§ **Prompt**
Will you print the material below without altering a single character?
************
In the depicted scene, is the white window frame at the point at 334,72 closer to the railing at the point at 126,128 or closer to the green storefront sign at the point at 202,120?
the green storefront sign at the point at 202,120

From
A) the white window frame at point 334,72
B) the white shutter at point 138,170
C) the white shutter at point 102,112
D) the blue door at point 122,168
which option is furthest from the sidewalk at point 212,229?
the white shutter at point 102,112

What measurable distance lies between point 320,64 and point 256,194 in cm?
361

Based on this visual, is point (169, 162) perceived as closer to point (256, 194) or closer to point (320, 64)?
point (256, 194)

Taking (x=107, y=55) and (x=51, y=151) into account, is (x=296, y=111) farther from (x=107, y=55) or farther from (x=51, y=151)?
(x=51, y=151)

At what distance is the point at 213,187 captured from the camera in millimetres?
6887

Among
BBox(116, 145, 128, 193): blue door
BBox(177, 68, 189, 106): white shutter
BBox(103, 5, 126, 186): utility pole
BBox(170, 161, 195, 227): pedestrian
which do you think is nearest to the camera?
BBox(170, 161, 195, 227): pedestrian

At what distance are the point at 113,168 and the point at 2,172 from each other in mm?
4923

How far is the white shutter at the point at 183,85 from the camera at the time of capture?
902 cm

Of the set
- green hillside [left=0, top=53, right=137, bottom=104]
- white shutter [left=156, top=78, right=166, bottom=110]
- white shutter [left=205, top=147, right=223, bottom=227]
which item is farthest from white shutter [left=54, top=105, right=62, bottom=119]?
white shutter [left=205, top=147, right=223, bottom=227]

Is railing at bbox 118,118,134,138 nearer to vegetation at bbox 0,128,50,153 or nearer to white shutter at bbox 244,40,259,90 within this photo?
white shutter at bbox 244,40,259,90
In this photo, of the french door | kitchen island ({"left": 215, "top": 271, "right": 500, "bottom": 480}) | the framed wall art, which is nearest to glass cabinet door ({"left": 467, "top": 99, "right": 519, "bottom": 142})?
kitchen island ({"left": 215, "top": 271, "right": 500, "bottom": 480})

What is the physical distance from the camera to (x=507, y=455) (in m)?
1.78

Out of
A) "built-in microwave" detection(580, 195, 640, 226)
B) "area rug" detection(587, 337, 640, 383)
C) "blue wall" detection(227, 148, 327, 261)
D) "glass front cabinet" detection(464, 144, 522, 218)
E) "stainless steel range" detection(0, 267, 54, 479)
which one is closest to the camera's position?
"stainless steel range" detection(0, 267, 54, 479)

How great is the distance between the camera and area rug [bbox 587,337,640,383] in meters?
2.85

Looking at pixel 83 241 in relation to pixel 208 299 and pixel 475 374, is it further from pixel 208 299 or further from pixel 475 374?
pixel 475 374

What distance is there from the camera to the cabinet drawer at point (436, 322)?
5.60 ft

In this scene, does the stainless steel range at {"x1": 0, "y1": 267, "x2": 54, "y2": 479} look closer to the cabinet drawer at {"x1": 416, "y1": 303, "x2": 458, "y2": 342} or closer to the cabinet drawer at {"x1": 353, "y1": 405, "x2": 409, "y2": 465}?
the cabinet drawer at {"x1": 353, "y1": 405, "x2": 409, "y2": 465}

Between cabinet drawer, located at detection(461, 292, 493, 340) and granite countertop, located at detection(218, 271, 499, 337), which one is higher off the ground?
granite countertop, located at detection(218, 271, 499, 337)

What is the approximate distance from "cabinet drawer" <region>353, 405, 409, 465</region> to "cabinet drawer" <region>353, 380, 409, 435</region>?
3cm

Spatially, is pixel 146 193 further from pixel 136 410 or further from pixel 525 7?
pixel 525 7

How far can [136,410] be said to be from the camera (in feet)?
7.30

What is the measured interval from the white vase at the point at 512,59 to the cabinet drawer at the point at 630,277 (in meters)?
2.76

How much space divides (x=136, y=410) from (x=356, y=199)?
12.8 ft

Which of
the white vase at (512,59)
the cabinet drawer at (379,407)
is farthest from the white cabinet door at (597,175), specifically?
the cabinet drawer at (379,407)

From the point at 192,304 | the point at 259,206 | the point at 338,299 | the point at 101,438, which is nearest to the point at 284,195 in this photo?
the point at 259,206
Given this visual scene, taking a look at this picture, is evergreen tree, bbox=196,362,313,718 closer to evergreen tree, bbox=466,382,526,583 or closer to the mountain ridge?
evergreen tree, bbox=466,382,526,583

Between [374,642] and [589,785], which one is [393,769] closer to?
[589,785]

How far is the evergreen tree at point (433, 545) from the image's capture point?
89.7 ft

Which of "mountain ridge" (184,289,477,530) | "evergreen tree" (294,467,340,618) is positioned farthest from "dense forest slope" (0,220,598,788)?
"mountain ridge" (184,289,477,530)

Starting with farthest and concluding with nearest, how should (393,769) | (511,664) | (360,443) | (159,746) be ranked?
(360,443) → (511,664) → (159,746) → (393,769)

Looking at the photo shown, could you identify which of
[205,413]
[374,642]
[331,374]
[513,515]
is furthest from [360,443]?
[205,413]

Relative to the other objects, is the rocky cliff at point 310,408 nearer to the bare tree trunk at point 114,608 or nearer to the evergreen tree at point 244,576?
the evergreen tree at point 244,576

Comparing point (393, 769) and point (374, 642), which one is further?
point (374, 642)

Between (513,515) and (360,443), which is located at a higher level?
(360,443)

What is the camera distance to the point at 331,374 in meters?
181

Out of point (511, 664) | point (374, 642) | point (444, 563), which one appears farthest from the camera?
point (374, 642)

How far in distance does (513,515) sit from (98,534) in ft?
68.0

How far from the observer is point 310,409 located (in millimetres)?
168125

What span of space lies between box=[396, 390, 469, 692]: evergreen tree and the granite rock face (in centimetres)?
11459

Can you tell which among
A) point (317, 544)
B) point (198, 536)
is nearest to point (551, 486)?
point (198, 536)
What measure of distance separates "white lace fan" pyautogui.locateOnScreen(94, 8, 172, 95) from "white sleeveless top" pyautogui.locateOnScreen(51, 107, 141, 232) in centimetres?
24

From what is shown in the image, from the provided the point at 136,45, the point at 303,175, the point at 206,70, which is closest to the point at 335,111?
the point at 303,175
************
§ **Answer to the exercise**
In the depicted scene, is the white window frame at the point at 334,72 closer to the railing at the point at 126,128 or closer to the green storefront sign at the point at 202,120?
the green storefront sign at the point at 202,120

From
A) the white window frame at point 334,72
B) the white shutter at point 138,170
C) the white shutter at point 102,112
D) the blue door at point 122,168
which option is furthest from the sidewalk at point 212,229?
the white shutter at point 102,112

What measurable distance lies between point 320,64 and point 256,194 in cm?
361

Based on this visual, is point (169, 162) perceived as closer to point (256, 194) or closer to point (320, 64)?
point (256, 194)

Taking (x=107, y=55) and (x=51, y=151) into account, is (x=296, y=111) farther from (x=107, y=55) or farther from (x=51, y=151)?
(x=51, y=151)

At what distance is the point at 213,187 captured from the camera in millimetres?
6887

Among
BBox(116, 145, 128, 193): blue door
BBox(177, 68, 189, 106): white shutter
BBox(103, 5, 126, 186): utility pole
BBox(170, 161, 195, 227): pedestrian
which do you think is nearest to the camera?
BBox(170, 161, 195, 227): pedestrian

At what distance are the point at 113,168 and the point at 2,172 from each other in mm?
4923

How far is the white shutter at the point at 183,85 from the camera at the time of capture?
902 cm

Of the set
- green hillside [left=0, top=53, right=137, bottom=104]
- white shutter [left=156, top=78, right=166, bottom=110]
- white shutter [left=205, top=147, right=223, bottom=227]
which item is farthest from white shutter [left=54, top=105, right=62, bottom=119]?
white shutter [left=205, top=147, right=223, bottom=227]

Is railing at bbox 118,118,134,138 nearer to vegetation at bbox 0,128,50,153 or nearer to white shutter at bbox 244,40,259,90 within this photo?
white shutter at bbox 244,40,259,90
In this photo, of the french door | kitchen island ({"left": 215, "top": 271, "right": 500, "bottom": 480}) | the framed wall art, which is nearest to glass cabinet door ({"left": 467, "top": 99, "right": 519, "bottom": 142})?
kitchen island ({"left": 215, "top": 271, "right": 500, "bottom": 480})

What is the physical distance from the camera to (x=507, y=455) (in m)?
1.78

Out of
A) "built-in microwave" detection(580, 195, 640, 226)
B) "area rug" detection(587, 337, 640, 383)
C) "blue wall" detection(227, 148, 327, 261)
D) "glass front cabinet" detection(464, 144, 522, 218)
E) "stainless steel range" detection(0, 267, 54, 479)
which one is closest to the camera's position?
"stainless steel range" detection(0, 267, 54, 479)

How great is the distance between the camera and area rug [bbox 587,337,640,383] in meters?
2.85

Looking at pixel 83 241 in relation to pixel 208 299 and pixel 475 374, is it further from pixel 208 299 or further from pixel 475 374?
pixel 475 374

What distance is there from the camera to the cabinet drawer at point (436, 322)?
5.60 ft

In this scene, does the stainless steel range at {"x1": 0, "y1": 267, "x2": 54, "y2": 479} look closer to the cabinet drawer at {"x1": 416, "y1": 303, "x2": 458, "y2": 342} or closer to the cabinet drawer at {"x1": 353, "y1": 405, "x2": 409, "y2": 465}?
the cabinet drawer at {"x1": 353, "y1": 405, "x2": 409, "y2": 465}

Between cabinet drawer, located at detection(461, 292, 493, 340) and granite countertop, located at detection(218, 271, 499, 337), which one is higher off the ground?
granite countertop, located at detection(218, 271, 499, 337)

What is the approximate distance from "cabinet drawer" <region>353, 405, 409, 465</region> to "cabinet drawer" <region>353, 380, 409, 435</region>?
3cm

Spatially, is pixel 146 193 further from pixel 136 410 or further from pixel 525 7?
pixel 525 7

How far can [136,410] be said to be from the camera (in feet)?
7.30

What is the measured interval from the white vase at the point at 512,59 to the cabinet drawer at the point at 630,277 (in meters)?
2.76

How much space divides (x=136, y=410) from (x=356, y=199)?
12.8 ft

Which of
the white vase at (512,59)
the cabinet drawer at (379,407)
is farthest from the white cabinet door at (597,175), specifically?
the cabinet drawer at (379,407)

From the point at 192,304 | the point at 259,206 | the point at 338,299 | the point at 101,438, which is nearest to the point at 284,195 in this photo?
the point at 259,206
Given this visual scene, taking a look at this picture, is evergreen tree, bbox=196,362,313,718 closer to evergreen tree, bbox=466,382,526,583 or closer to the mountain ridge?
evergreen tree, bbox=466,382,526,583

Between [374,642] and [589,785], which one is [393,769] closer to?
[589,785]

How far is the evergreen tree at point (433, 545) from the image's capture point?
89.7 ft

Which of "mountain ridge" (184,289,477,530) | "evergreen tree" (294,467,340,618) is positioned farthest from "dense forest slope" (0,220,598,788)?
"mountain ridge" (184,289,477,530)

Starting with farthest and concluding with nearest, how should (393,769) | (511,664) | (360,443) | (159,746) be ranked?
(360,443) → (511,664) → (159,746) → (393,769)

Looking at the photo shown, could you identify which of
[205,413]
[374,642]
[331,374]
[513,515]
is furthest from [360,443]?
[205,413]

Relative to the other objects, is the rocky cliff at point 310,408 nearer to the bare tree trunk at point 114,608 or nearer to the evergreen tree at point 244,576?
the evergreen tree at point 244,576

Comparing point (393, 769) and point (374, 642), which one is further?
point (374, 642)

Between (513,515) and (360,443), which is located at a higher level?
(360,443)

What is the camera distance to the point at 331,374 in meters?
181

Out of point (511, 664) | point (374, 642) | point (444, 563), which one appears farthest from the camera?
point (374, 642)

How far in distance does (513,515) sit from (98,534) in ft?
68.0

How far from the observer is point 310,409 located (in millimetres)?
168125

What span of space lies between box=[396, 390, 469, 692]: evergreen tree and the granite rock face (in centimetres)?
11459

Can you tell which among
A) point (317, 544)
B) point (198, 536)
is nearest to point (551, 486)?
point (198, 536)
What measure of distance separates "white lace fan" pyautogui.locateOnScreen(94, 8, 172, 95) from "white sleeveless top" pyautogui.locateOnScreen(51, 107, 141, 232) in centimetres?
24

From what is shown in the image, from the provided the point at 136,45, the point at 303,175, the point at 206,70, which is closest to the point at 335,111?
the point at 303,175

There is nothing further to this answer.